_Texto del documento_
----------------------------------------

Lo fantástico en México: la vida en el margen (artículo)

Este artículo fue publicado en el suplemento El Ángel, del diario mexicano Reforma. Aparece ahora con algunas adiciones y enmiendas.


La palabra ficción, para muchas personas en México, equivale a ciencia ficción. Y este término, que para otros tantos designa cualquier tipo de narración con tema fantástico, las reduce todas a la misma estatura nimia: Borges y Calvino al lado de Han Solo y Harry Potter. Esta confusión es la primera dificultad a la hora de examinar la tradición –disjunta y despreciada– de lo fantástico mexicano.

Por otra parte, si bien su panorama es extraño y su suerte casi siempre adversa en nuestras historias literarias, su rareza puede, en verdad, describirse por medio de esta paradoja: como muchos otros movimientos, subgéneros y escuelas, existe desde antes de tener nombre, de que se le definiera y se escribiera su programa.

----------------------------------------

_Completa lo siguiente_
1: Di si cada afirmación concuerda con el artículo sobre lo fantástico en México, respondiendo sí o no y citando literalmente las palabras del artículo que lo deciden. (a) Para muchas personas en México, la palabra ficción equivale a ciencia ficción. (b) El artículo aparece ahora sin ningún cambio respecto de su primera publicación. (c) Lo fantástico mexicano solo existe desde que se escribió su programa.
2: Prosigue el artículo sobre lo fantástico en México desde el punto en que termina.
Los datos son material aparte, sin relación con el artículo sobre lo fantástico en México.

_Material proporcionado_

----------------------------------------

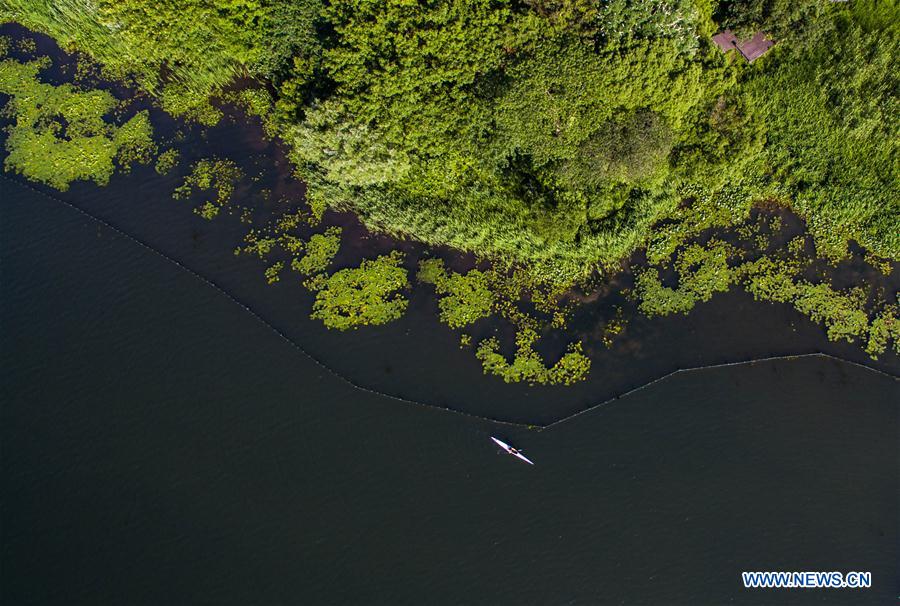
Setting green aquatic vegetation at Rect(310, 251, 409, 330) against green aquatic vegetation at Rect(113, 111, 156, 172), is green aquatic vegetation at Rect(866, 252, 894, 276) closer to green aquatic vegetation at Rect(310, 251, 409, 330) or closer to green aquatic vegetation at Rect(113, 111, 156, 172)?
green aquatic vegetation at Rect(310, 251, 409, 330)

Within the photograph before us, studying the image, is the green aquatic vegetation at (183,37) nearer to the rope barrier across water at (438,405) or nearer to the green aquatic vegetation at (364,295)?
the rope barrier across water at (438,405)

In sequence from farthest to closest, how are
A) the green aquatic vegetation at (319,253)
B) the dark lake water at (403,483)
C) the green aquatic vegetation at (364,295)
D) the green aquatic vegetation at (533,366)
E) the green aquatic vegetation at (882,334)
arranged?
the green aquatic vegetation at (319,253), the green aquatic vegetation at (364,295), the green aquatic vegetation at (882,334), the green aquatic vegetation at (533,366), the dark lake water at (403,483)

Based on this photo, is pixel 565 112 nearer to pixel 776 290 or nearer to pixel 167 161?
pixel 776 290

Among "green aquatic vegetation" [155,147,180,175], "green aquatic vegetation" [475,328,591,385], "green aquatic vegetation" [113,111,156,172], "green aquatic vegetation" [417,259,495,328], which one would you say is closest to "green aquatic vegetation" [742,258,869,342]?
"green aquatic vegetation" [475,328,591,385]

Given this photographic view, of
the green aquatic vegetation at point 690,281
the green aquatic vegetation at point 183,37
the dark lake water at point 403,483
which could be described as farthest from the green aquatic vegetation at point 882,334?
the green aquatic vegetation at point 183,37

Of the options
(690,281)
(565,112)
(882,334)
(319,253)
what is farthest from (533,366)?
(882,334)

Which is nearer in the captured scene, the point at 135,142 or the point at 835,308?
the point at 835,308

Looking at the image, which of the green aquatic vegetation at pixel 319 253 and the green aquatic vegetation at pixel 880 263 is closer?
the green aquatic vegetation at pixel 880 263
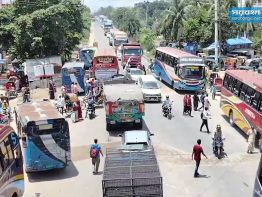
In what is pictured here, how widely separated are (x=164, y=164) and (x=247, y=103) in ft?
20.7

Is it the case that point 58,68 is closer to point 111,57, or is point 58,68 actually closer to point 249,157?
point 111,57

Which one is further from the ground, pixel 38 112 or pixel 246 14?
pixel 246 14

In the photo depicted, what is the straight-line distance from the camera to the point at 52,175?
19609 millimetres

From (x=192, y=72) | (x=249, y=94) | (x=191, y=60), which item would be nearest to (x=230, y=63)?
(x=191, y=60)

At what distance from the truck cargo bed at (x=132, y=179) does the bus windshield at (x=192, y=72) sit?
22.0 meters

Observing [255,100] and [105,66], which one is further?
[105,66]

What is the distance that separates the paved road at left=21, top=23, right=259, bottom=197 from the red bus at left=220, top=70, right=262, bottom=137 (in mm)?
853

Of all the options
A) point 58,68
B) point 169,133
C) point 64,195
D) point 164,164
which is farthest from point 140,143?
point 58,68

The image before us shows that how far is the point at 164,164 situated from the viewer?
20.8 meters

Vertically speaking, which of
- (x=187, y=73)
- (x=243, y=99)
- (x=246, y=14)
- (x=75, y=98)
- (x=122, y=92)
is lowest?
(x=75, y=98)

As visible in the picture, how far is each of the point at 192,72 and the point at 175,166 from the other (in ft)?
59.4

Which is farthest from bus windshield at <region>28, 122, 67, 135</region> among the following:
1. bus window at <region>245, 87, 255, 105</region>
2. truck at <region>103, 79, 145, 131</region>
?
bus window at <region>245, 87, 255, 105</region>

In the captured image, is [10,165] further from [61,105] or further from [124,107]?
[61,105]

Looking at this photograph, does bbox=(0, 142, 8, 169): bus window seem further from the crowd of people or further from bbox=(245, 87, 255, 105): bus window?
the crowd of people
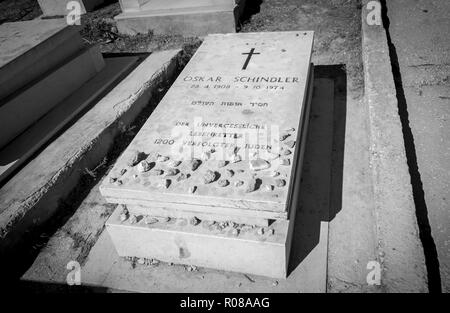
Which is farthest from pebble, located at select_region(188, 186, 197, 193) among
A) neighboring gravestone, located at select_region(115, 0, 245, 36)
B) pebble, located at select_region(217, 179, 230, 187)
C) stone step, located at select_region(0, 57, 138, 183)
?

----------------------------------------

_Respuestas por tarea_
1:
(a) Sí: "La palabra ficción, para muchas personas en México, equivale a ciencia ficción."
(b) No: "Aparece ahora con algunas adiciones y enmiendas."
(c) No: "existe desde antes de tener nombre, de que se le definiera y se escribiera su programa."

2:
En efecto, la línea de novelas y cuentos que pueden llamarse propiamente fantásticos: que reaccionan consciente y dedicadamente contra la «realidad» objetiva y sus definiciones de los siglos XVIII y XIX, comienza a fines de este último, con las imaginaciones de Pedro Castera, Eduardo Urzáiz y otros que reciben igual influencia de los románticos, de Poe y de Verne, de Comte y los ocultistas del fin de siécle. Ahora, sin embargo, nuestra comprensión de esa rebeldía y sus posibilidades nos permite verla –aunque a veces con más belleza que verdad– en textos desde el Popol Vuh hasta el Primero sueño. Al actuar así podemos imaginar una raigambre virtual de lo fantástico: si no verdadera, en todo caso interesante porque deja ver cuántos consagrados (y no tanto) han escrito siquiera una vez sin pensar en los cartabones del realismo «realmente existente». No sólo Sor Juana, Efrén Rebolledo o el oscuro Manuel Antonio de Rivas: El dedo de oro de Guillermo Sheridan es una novela de anticipación, como Cristóbal nonato de Carlos Fuentes; Hugo Hiriart, Juan José Arreola y Salvador Elizondo tienen la imaginación en el centro de sus obras mayores; Pedro Páramo de Juan Rulfo tiene muertos que hablan y fantasmas entre sus personajes. Tal vez lo fantástico no esté, como se creía, en el margen del canon nacional, reducido a anomalía o a error.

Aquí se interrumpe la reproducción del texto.